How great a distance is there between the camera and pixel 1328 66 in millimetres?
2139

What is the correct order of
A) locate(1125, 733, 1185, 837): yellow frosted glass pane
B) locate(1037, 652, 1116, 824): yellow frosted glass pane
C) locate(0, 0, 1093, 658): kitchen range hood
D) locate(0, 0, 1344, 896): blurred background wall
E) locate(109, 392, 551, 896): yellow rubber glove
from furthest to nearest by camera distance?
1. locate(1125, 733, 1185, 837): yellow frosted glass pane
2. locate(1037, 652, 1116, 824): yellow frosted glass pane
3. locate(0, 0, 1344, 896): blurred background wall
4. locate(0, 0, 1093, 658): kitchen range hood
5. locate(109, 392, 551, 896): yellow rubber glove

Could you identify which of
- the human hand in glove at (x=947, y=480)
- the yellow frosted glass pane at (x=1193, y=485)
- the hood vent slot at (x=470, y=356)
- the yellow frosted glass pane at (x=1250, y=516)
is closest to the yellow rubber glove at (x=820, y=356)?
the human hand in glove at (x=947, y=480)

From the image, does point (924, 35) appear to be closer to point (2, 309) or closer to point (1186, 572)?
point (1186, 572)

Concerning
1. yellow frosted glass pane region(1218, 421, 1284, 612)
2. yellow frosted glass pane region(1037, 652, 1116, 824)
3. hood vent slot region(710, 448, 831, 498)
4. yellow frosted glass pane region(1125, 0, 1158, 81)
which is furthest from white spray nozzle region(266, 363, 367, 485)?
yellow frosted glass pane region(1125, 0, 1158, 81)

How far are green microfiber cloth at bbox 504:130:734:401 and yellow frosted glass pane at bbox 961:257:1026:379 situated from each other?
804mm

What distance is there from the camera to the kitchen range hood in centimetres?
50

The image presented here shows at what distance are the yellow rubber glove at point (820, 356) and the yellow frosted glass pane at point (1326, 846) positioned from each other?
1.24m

_ _ _ _ _ _ _

== Task prompt ==
Only the lines from the one holding "How far are" through the end of the listing should be given again, exactly and with both ends included.

== Result ==
How far are green microfiber cloth at bbox 504:130:734:401 and yellow frosted glass pane at bbox 961:257:1026:379 situated from each other?
804mm

What distance is there from the camera to the kitchen range hood in centimetres?
50

The image presented here shows at what distance are the yellow rubber glove at point (820, 356) and the yellow frosted glass pane at point (1326, 846) positioned from each other?
1.24m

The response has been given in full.